(begin)

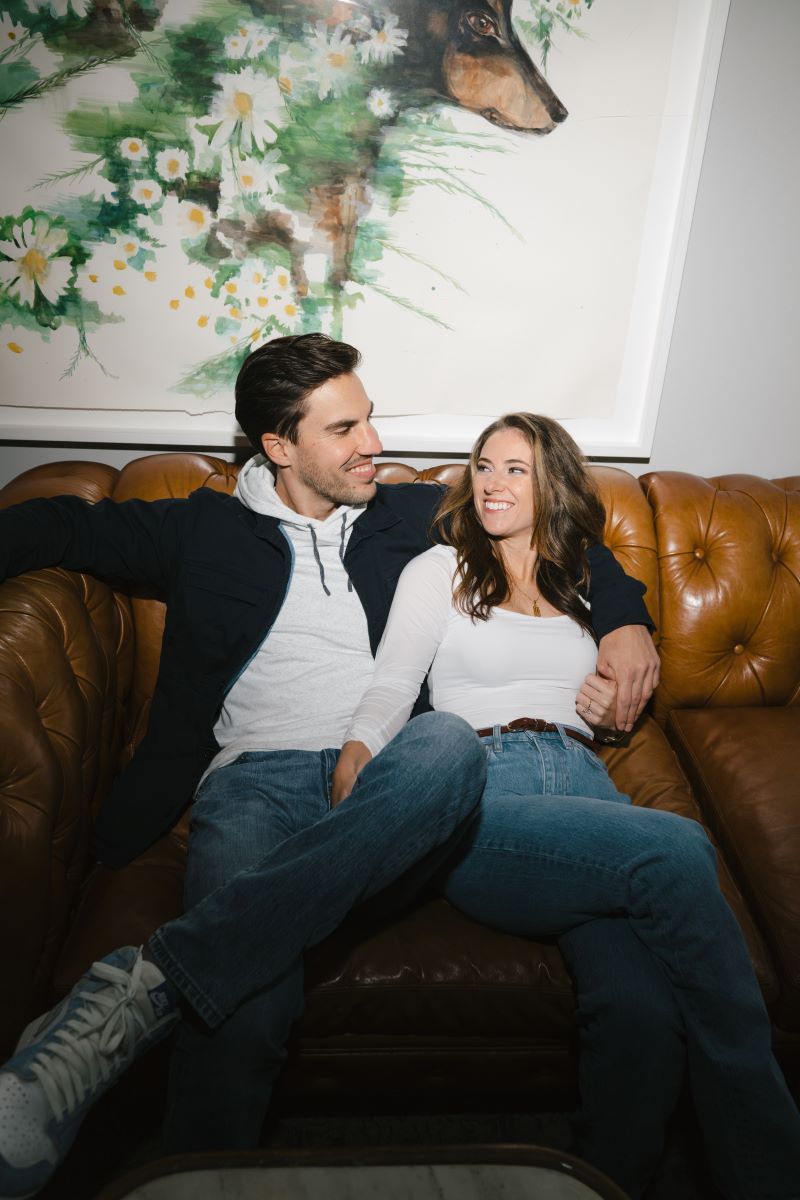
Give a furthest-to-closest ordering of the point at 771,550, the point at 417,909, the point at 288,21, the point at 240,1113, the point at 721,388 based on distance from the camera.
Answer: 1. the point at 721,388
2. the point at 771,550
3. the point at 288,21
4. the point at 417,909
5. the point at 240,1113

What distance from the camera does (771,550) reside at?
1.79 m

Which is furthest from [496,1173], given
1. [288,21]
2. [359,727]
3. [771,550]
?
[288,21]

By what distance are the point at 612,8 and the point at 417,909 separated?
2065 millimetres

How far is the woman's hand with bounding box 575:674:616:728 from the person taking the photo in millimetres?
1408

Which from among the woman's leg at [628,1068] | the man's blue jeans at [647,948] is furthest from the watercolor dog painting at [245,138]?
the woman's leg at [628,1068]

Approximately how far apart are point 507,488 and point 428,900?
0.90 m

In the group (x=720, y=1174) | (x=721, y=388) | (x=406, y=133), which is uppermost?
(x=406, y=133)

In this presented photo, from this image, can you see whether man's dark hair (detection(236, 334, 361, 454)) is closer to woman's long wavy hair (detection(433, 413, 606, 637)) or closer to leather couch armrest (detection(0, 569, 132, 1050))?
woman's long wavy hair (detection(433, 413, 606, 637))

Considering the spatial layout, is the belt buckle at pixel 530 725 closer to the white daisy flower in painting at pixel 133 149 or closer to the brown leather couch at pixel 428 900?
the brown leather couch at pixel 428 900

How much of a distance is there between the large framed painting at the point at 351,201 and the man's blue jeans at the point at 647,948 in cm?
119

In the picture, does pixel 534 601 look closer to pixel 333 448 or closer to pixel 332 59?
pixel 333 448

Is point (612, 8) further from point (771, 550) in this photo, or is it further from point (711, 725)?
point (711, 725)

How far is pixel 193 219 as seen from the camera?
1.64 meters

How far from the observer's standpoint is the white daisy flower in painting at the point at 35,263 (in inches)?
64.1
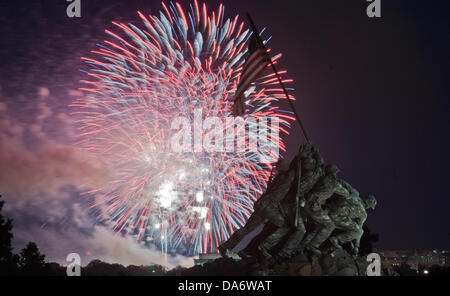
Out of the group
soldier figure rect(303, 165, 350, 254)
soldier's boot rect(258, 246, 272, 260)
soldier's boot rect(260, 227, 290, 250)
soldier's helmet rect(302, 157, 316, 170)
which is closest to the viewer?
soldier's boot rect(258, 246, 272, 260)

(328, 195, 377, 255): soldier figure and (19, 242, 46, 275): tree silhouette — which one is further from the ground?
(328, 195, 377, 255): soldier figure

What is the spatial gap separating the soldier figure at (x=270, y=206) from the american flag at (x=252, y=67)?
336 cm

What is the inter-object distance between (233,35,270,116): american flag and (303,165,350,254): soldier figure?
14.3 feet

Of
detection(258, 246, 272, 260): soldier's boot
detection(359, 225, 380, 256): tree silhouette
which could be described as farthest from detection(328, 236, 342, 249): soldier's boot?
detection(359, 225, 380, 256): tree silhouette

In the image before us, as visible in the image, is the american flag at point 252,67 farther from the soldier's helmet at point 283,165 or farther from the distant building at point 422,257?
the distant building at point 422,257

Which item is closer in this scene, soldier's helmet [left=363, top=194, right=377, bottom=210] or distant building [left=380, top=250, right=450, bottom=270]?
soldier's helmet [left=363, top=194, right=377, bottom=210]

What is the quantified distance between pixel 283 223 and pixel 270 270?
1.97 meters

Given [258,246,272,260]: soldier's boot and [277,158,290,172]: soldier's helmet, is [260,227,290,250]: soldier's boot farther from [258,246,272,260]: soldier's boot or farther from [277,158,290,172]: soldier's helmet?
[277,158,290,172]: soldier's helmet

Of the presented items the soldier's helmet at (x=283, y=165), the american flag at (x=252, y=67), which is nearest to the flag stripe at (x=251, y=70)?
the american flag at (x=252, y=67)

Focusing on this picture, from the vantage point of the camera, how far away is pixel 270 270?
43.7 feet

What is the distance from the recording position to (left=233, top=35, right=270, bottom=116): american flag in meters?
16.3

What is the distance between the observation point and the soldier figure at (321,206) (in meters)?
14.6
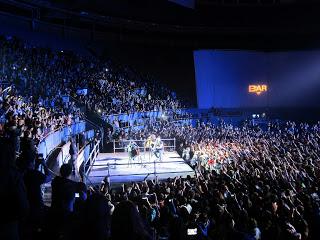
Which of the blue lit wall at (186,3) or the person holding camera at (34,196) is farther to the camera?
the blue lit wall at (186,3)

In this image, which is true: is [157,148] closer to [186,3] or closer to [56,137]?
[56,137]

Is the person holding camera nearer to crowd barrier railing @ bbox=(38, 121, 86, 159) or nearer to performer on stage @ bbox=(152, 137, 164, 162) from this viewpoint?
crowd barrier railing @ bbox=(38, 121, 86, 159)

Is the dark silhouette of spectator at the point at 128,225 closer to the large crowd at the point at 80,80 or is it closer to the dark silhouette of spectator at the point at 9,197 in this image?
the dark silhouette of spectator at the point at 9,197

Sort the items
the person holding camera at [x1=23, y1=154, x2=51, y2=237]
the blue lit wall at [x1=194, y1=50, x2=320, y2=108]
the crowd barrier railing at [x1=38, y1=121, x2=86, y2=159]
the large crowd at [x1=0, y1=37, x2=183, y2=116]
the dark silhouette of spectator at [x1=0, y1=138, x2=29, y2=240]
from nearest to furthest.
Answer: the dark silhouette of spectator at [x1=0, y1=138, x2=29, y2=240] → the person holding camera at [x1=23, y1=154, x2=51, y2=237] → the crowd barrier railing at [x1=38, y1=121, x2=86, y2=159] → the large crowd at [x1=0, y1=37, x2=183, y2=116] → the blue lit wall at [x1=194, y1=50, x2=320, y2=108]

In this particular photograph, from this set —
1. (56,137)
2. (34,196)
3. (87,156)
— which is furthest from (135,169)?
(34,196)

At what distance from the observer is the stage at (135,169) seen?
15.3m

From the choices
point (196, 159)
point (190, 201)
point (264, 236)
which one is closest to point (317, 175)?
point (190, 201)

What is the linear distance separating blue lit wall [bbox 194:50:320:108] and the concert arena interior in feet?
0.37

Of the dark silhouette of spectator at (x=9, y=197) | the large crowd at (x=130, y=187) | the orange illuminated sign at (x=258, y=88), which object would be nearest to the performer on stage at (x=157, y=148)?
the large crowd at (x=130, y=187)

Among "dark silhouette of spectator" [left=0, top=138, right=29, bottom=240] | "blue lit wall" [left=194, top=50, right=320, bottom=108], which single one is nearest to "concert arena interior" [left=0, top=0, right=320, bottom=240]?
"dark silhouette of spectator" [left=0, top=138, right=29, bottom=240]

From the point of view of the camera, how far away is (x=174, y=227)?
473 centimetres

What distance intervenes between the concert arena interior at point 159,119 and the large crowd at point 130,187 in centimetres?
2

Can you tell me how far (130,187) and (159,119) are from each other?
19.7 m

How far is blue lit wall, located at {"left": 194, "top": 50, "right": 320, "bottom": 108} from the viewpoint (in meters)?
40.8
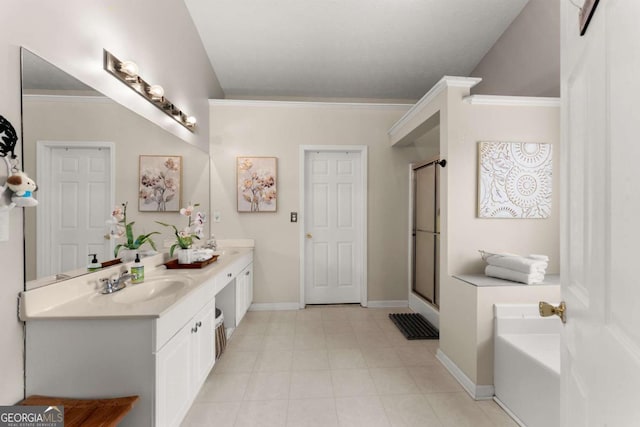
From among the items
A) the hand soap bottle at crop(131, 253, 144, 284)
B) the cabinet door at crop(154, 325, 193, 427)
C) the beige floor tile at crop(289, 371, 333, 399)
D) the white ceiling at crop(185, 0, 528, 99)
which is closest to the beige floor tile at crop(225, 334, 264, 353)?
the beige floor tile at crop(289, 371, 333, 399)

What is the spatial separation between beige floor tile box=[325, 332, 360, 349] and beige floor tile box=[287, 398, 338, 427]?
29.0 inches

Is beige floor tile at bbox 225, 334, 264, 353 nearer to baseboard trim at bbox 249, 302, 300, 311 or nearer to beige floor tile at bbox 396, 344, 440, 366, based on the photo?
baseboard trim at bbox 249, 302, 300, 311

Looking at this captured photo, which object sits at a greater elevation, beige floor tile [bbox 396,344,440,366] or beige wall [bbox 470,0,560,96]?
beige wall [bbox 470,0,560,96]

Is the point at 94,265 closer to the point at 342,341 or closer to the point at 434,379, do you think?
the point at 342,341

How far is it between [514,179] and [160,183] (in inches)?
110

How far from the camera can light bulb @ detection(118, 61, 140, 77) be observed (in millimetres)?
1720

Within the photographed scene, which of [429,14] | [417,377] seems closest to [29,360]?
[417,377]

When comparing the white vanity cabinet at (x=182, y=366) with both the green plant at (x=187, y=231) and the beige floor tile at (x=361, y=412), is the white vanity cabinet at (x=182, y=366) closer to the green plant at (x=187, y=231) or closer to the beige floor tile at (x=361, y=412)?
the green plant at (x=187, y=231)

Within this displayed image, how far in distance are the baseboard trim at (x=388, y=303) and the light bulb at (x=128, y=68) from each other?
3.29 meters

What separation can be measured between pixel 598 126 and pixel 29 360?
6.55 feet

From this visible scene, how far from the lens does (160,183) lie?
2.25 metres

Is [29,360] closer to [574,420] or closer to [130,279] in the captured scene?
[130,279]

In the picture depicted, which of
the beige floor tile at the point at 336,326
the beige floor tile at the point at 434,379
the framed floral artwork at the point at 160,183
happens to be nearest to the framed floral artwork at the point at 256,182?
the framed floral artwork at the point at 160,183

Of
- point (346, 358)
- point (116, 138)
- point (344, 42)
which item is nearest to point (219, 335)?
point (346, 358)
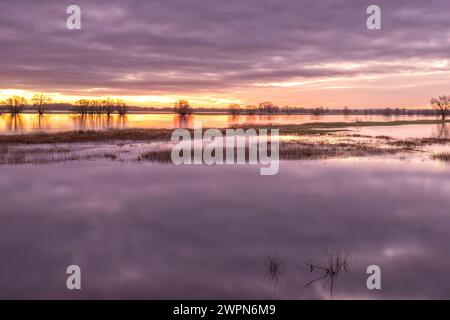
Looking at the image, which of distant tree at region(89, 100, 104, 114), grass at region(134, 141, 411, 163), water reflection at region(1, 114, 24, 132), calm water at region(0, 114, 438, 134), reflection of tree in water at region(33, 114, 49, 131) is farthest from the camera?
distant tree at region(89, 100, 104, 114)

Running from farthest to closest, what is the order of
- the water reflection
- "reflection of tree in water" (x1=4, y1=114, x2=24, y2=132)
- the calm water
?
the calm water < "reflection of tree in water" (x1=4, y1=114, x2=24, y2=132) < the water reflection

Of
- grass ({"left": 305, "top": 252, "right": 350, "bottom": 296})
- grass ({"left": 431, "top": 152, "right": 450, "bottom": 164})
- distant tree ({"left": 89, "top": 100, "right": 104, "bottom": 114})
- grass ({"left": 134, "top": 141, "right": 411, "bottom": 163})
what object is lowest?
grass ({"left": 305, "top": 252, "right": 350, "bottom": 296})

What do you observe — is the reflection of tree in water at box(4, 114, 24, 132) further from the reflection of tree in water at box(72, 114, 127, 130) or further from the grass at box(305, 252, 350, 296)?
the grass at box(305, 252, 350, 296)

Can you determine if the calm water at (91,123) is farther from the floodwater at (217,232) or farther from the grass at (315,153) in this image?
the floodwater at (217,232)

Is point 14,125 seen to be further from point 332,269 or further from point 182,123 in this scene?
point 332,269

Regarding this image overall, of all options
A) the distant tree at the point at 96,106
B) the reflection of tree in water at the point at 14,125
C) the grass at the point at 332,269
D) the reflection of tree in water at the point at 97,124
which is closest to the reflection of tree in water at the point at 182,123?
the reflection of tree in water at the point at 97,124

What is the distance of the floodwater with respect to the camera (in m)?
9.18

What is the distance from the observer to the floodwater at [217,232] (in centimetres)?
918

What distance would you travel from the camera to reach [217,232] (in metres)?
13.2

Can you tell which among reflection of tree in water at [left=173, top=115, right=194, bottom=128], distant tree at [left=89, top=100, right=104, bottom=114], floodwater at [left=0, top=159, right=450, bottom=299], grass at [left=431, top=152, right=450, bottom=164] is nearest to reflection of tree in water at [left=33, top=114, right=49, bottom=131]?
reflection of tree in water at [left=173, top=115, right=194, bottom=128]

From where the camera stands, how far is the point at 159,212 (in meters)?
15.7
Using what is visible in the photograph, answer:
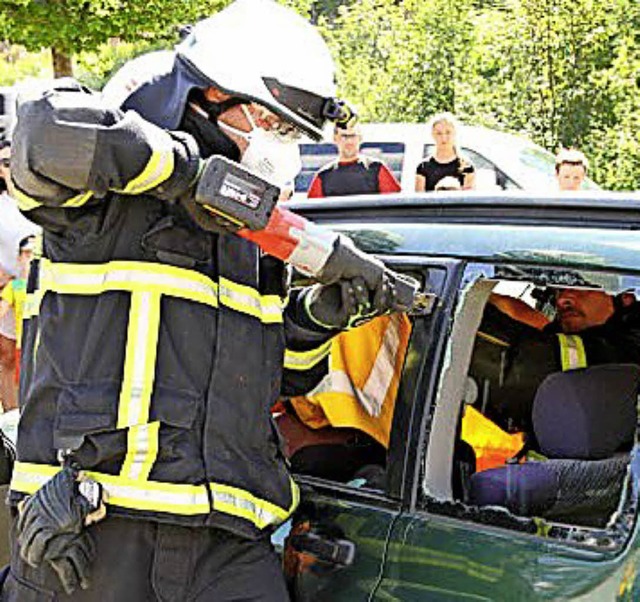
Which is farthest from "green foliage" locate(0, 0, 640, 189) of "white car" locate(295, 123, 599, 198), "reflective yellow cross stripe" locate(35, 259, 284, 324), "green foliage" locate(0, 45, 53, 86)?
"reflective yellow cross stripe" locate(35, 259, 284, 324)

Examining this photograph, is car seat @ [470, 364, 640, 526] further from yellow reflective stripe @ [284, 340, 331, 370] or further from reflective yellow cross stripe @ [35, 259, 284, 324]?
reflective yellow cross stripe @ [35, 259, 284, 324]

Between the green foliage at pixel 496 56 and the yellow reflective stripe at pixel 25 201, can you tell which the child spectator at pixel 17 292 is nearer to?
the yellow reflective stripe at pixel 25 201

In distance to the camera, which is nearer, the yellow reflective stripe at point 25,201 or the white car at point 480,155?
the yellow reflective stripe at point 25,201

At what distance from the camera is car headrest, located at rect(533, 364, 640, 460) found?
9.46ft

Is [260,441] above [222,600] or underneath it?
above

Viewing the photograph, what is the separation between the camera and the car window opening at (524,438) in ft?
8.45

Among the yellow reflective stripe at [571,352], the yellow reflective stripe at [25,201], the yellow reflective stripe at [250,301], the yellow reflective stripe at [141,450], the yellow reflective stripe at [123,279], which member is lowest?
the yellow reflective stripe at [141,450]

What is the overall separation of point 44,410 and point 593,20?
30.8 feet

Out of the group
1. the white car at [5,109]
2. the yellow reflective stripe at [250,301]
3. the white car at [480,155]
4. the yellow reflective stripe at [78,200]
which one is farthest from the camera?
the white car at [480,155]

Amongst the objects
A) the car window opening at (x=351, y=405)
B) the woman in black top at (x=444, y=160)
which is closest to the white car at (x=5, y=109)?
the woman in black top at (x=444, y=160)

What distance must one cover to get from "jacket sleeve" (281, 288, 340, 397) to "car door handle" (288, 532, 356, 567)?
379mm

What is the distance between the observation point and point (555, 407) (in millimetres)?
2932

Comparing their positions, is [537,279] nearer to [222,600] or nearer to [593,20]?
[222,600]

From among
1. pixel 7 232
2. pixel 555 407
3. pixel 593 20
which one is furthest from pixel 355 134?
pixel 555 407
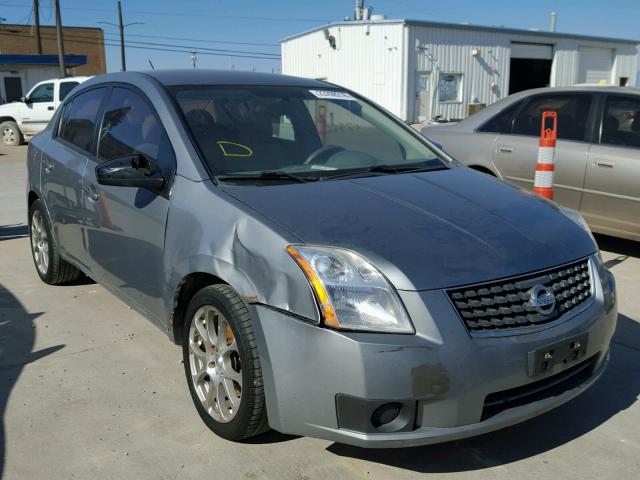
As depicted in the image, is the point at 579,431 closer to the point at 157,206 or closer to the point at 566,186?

(end)

(Work to complete):
Repeat verbatim the lines from the one holding "Amongst the objects" through the end of the listing above, both ends included, but not the pictures.

(Complete answer):
Amongst the objects
A) the car window opening at (x=351, y=405)
B) the woman in black top at (x=444, y=160)
which is closest to the white car at (x=5, y=109)?
the woman in black top at (x=444, y=160)

What distance must one cover to get from "jacket sleeve" (281, 288, 340, 397) to "car door handle" (288, 532, 356, 567)?
379mm

What is the distance between the observation point and point (555, 407) (in millimetres)?
2932

Comparing their positions, is [537,279] nearer to [222,600] or nearer to [593,20]?
[222,600]

From among
1. pixel 7 232
2. pixel 555 407
3. pixel 593 20
which one is furthest from pixel 355 134?
pixel 555 407
As depicted in the image, is the point at 579,431 closer to the point at 157,206 or closer to the point at 566,186?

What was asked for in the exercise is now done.